Monday we were greeted at the top of the Mercy Lounge stairs by a two-thirds-full room and an unusually diverse assortment of Nashville's show-going tribes — from fedora'd dudes in nut-huggers to a small gang of gothy-looking dudes to a pair of ridiculously tall blond people who kept ending up right in front of us talking in some ridiculous colonial accent. Soon enough, Road to Bonnaroo Round Two was under way.
The Kicks were up first, sounding like a band that would have opened a show for Stillwater in Almost Famous, plus that Kings-of-Leonine way of singing that sounds like your cheeks are stuffed with, uh, cotton or something. Their introduction, courtesy of Mercy manager Drew Mischke, included the words "Thin Lizzy," ".38 Special," "Buckcherry" and "abortion," and a lyric of theirs mentioned "someone who gives a damn about my bullshit!"
In the wake of such dude-rockin', Tristen took the stage with a considerably less bombastic set of songs. Her band was quieter than The Kicks, which we thought might hurt the presentation some, this being a winner-takes-all bloodfest and all. It didn't. Her mix of folky songwriting, country shuffle and rock grit was spot-on, if a bit subdued by comparison. (As the voting would go, good enough for third place.) Modoc were up next, and they sounded like a band that could open for Stillwater in — uh, time to check our notebook. OK, looks like it says, "If this band was a character in a movie, it'd be played by Seann William Scott." They definitely had a lot of energy!
Just as a guy at the back bar started talking about how he hoped Hillbilly Casino would win, the band started up their set of spastic, swamp-ass rockabilly, which included a song about PBR and pregnancy, a song about a hole and a song about PBR in Tennessee. It was pretty cool when the bass player twirled his upright around like a giant turkey leg. They finished second — turns out the gothy guys were there to see them!
Brenn probably played the most Clear Channel-ready set of the night, with polished, torchy pop songs that sounded kind of like they might be the result of some event, maybe even an airborne event that was somewhat toxic in nature. They were followed by How I Became the Bomb, who wore space suits and glowing eyeglasses and showed light cycle clips from Tron on the projection screen. They opened with a cover (sneaky!) from every Neil Young fan's favorite album, Trans, before uncorking their own brand of synth-pop. Jon Burr, Nashville's best local rock dandy, stalked the stage and sang about machine guns and shit, which was more than enough to carry his squad to victory and, come June, Manchester.

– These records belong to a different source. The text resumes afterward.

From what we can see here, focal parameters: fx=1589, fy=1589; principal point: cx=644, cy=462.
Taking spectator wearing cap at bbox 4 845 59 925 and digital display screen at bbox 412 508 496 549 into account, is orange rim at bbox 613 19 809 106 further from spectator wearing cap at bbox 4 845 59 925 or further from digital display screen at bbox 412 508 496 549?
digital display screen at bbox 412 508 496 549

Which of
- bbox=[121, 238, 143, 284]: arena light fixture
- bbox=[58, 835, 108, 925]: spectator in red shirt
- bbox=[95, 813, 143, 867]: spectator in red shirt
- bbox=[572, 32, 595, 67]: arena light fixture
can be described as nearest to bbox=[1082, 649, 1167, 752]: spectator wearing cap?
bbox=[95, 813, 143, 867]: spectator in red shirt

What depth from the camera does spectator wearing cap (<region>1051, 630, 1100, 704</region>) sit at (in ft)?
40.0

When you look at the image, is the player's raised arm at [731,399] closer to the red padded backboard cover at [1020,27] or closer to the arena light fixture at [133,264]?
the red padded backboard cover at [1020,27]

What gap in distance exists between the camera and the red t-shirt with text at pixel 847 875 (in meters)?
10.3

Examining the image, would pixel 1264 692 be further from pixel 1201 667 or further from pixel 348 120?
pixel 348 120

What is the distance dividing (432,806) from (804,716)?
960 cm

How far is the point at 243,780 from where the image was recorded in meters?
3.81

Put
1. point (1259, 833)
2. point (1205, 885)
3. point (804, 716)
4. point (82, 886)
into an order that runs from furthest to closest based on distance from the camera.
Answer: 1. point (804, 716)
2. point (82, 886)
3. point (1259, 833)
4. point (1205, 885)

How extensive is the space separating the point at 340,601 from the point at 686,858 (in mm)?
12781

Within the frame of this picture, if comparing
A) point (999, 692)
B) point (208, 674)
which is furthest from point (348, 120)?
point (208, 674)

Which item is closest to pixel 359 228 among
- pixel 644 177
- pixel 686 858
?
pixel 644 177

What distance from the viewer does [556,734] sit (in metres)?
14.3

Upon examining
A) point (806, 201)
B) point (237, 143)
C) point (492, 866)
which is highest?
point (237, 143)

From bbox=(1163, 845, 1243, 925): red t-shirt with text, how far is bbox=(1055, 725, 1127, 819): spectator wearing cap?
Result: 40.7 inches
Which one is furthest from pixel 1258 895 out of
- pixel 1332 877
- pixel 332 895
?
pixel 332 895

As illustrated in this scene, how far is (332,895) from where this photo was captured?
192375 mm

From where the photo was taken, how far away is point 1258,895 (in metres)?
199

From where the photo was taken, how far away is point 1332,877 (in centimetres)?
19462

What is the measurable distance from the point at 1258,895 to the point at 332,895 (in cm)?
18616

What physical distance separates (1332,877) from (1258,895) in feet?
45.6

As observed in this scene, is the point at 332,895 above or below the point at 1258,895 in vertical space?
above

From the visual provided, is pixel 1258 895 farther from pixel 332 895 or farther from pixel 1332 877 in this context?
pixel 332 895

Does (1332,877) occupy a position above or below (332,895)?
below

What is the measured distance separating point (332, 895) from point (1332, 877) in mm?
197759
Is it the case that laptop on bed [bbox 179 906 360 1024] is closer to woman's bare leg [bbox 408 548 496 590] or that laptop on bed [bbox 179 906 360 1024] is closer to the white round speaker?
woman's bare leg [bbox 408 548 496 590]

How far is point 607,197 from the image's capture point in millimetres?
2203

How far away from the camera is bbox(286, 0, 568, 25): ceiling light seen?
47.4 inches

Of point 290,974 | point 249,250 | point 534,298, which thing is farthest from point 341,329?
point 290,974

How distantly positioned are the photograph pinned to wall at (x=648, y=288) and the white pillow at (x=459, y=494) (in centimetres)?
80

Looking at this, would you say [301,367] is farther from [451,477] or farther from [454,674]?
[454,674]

If Tesla Rossa were a character in a movie, they'd be played by Seann — shit, back to the notes! It's hard to read the scribbles, but these guys were either "Semi-Semi-Semisonic" or, "Listening to this band is like being in the same room with a guy who keeps rubbing oil on his abs and saying, 'Dude, check out my awesome rock-hard abs!' " Shoot the Mountain had the misfortune of trying to hold the very last of our attention after a long night and, to their credit, they did. They closed the proceedings with a song about shooting your woman down at a gas station, and on that note, we dropped our ballot and got the hell out of there.